Port Talbot lost a major part of its provision of local news overnight when traditional weekly newspapers Port Talbot Guardian and Neath Guardian shuttered in 2009. A group of local former professional journalists came together to address this lack of news provision, and established the media co-operative, Port Talbot Magnet, with a website and social media channels.
The Carnegie UK Trust also supported the Port Talbot Magnet as one of the ‘Carnegie Partners’ in the Neighbourhood News project, a £50,000 funding competition developed to improve local news reporting. The Carnegie UK Trust has published its final report today on Neighbourhood News, which is available now. Port Talbot Magnet received £10,000 through this competition, which was used to launch a quarterly printed newspaper.
However, the Port Talbot Magnet is still run by a small group of volunteers and freelancers who fulfil a variety of roles: writing, editing, bookkeeping and even delivering newspapers to locations around the town.
Now with the help of Cardiff University’s Centre for Community Journalism, the Magnet is seeking to become more sustainable. It aims to produce a more regular printed newspaper (boosting advertising sales) and to recruit volunteers from the local community to help run this vital news service. There will be a public meeting held on 27 January 2015 at The Centre, Baglan, to discuss plans for Port Talbot Magnet as it enters this next phase of development.
Rachel Howells is one of the founding directors of Port Talbot Magnet and a former Editor of Big Issue Cymru. Rachel is also examining the hyperlocal news sector in her PhD at Cardiff University’s School of Journalism, Media and Cultural Studies. Rachel said: “The Magnet grew from seven journalists wanting to establish a dedicated community news service for Port Talbot. The grant funding from the Carnegie Trust enabled us to establish a printed newspaper that is just for Port Talbot, serving a much greater audience because of the door-to-door distribution we do.

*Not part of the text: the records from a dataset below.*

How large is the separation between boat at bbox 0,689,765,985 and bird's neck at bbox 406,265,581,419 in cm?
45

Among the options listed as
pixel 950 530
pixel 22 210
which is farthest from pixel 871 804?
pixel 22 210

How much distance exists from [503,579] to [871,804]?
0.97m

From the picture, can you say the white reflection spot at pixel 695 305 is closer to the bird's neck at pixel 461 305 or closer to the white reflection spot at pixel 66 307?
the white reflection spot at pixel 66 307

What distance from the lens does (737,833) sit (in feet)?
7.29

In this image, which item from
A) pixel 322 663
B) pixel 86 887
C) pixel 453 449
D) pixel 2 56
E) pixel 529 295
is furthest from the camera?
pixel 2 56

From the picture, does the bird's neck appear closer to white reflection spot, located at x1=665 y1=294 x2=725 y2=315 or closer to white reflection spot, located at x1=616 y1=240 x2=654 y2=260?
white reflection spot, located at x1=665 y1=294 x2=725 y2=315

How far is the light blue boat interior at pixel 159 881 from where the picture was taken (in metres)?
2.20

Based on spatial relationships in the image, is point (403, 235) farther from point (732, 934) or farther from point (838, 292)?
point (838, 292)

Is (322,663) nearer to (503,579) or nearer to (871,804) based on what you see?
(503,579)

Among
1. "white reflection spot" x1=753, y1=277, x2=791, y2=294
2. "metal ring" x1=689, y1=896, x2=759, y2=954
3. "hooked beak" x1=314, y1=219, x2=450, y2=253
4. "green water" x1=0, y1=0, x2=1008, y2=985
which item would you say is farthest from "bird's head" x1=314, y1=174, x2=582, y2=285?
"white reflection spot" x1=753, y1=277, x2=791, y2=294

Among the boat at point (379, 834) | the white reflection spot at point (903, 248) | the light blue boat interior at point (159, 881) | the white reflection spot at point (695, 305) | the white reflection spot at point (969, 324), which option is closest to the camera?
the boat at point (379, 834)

“But we still need to keep working to secure the future of local news in Port Talbot. That’s why we are very excited to work with the Centre for Community Journalism. We want to develop the website, increase the regularity of the newspaper and engage with more local people. We also hope our news service will complement and enhance traditional media, by offering another voice, and also by reporting grass roots stories that they might not have the resources to cover, improving the media landscape for everyone. ”
“This will be a great legacy of the Carnegie Trust’s investment and we look forward to working with the Centre for Community Journalism to continue our journey to sustainability.”
Douglas White, Head of Advocacy at the Carnegie UK Trust, said: “It has been great to work with Rachel and the team over the past two years and to have helped the Port Talbot Magnet move towards sustainability through their printed newspaper. We’re delighted that they are now working with the Centre for Community Journalism to help them complete their journey. “
“Our new report shows that in return for a small investment, the Port Talbot Magnet and our other Carnegie Partners provided good value for money, focussed on local issues and brought their communities together. Based on their experiences, we’ve recommended a package of support measures to help local news organisations across the UK to flourish and grow. “
Cardiff University launched the UK’s first academic Centre for Community Journalism in 2013. The Centre for Community Journalism researches into this growing sector and offers networking, information and training for community journalists. As one of Cardiff University’s flagship Engagement Projects, the Centre for Community Journalism aims to set up or improve ten community news services in Wales, including the Port Talbot Magnet. The University’s flagship engagement projects work with communities on issues such as tackling poverty, boosting the economy, and improving health, education and wellbeing.
Here at the Centre for Community Journalism, we are committed to hyperlocal journalism.